■ **Task brief**: The data below is to be retyped exactly, line by line.

[Collected data]
========================

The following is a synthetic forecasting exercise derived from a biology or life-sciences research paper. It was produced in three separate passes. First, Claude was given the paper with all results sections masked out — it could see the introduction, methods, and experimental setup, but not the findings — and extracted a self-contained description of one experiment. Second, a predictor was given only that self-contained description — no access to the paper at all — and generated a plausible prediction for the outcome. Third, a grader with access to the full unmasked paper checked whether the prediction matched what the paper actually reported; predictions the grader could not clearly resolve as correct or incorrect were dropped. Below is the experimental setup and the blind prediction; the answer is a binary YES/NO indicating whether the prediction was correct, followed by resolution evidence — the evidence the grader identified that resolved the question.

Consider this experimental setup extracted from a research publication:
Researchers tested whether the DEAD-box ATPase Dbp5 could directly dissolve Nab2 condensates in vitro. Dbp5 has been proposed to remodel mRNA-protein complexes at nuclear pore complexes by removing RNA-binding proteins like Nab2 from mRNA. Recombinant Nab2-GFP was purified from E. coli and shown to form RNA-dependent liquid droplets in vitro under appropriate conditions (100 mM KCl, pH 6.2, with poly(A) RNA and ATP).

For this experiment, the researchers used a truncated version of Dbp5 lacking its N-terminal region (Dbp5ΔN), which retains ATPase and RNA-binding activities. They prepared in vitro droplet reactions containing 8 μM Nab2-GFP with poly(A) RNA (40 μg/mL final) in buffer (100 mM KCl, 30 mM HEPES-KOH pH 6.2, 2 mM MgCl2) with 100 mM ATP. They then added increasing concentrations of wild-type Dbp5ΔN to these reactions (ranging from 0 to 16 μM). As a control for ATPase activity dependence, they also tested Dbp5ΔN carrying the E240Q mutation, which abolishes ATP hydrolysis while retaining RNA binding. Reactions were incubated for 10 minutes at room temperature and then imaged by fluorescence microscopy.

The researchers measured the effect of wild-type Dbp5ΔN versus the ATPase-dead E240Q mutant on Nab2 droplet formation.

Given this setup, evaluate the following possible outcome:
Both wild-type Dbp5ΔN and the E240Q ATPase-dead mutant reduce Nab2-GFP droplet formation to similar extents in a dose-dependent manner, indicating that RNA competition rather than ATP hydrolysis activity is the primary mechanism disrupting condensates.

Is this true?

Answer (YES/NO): NO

========================

■ **Solution to this problem**:
The following is a synthetic forecasting exercise derived from a biology or life-sciences research paper. It was produced in three separate passes. First, Claude was given the paper with all results sections masked out — it could see the introduction, methods, and experimental setup, but not the findings — and extracted a self-contained description of one experiment. Second, a predictor was given only that self-contained description — no access to the paper at all — and generated a plausible prediction for the outcome. Third, a grader with access to the full unmasked paper checked whether the prediction matched what the paper actually reported; predictions the grader could not clearly resolve as correct or incorrect were dropped. Below is the experimental setup and the blind prediction; the answer is a binary YES/NO indicating whether the prediction was correct, followed by resolution evidence — the evidence the grader identified that resolved the question.

Consider this experimental setup extracted from a research publication:
Researchers tested whether the DEAD-box ATPase Dbp5 could directly dissolve Nab2 condensates in vitro. Dbp5 has been proposed to remodel mRNA-protein complexes at nuclear pore complexes by removing RNA-binding proteins like Nab2 from mRNA. Recombinant Nab2-GFP was purified from E. coli and shown to form RNA-dependent liquid droplets in vitro under appropriate conditions (100 mM KCl, pH 6.2, with poly(A) RNA and ATP).

For this experiment, the researchers used a truncated version of Dbp5 lacking its N-terminal region (Dbp5ΔN), which retains ATPase and RNA-binding activities. They prepared in vitro droplet reactions containing 8 μM Nab2-GFP with poly(A) RNA (40 μg/mL final) in buffer (100 mM KCl, 30 mM HEPES-KOH pH 6.2, 2 mM MgCl2) with 100 mM ATP. They then added increasing concentrations of wild-type Dbp5ΔN to these reactions (ranging from 0 to 16 μM). As a control for ATPase activity dependence, they also tested Dbp5ΔN carrying the E240Q mutation, which abolishes ATP hydrolysis while retaining RNA binding. Reactions were incubated for 10 minutes at room temperature and then imaged by fluorescence microscopy.

The researchers measured the effect of wild-type Dbp5ΔN versus the ATPase-dead E240Q mutant on Nab2 droplet formation.

Given this setup, evaluate the following possible outcome:
Both wild-type Dbp5ΔN and the E240Q ATPase-dead mutant reduce Nab2-GFP droplet formation to similar extents in a dose-dependent manner, indicating that RNA competition rather than ATP hydrolysis activity is the primary mechanism disrupting condensates.

Is this true?

Answer (YES/NO): NO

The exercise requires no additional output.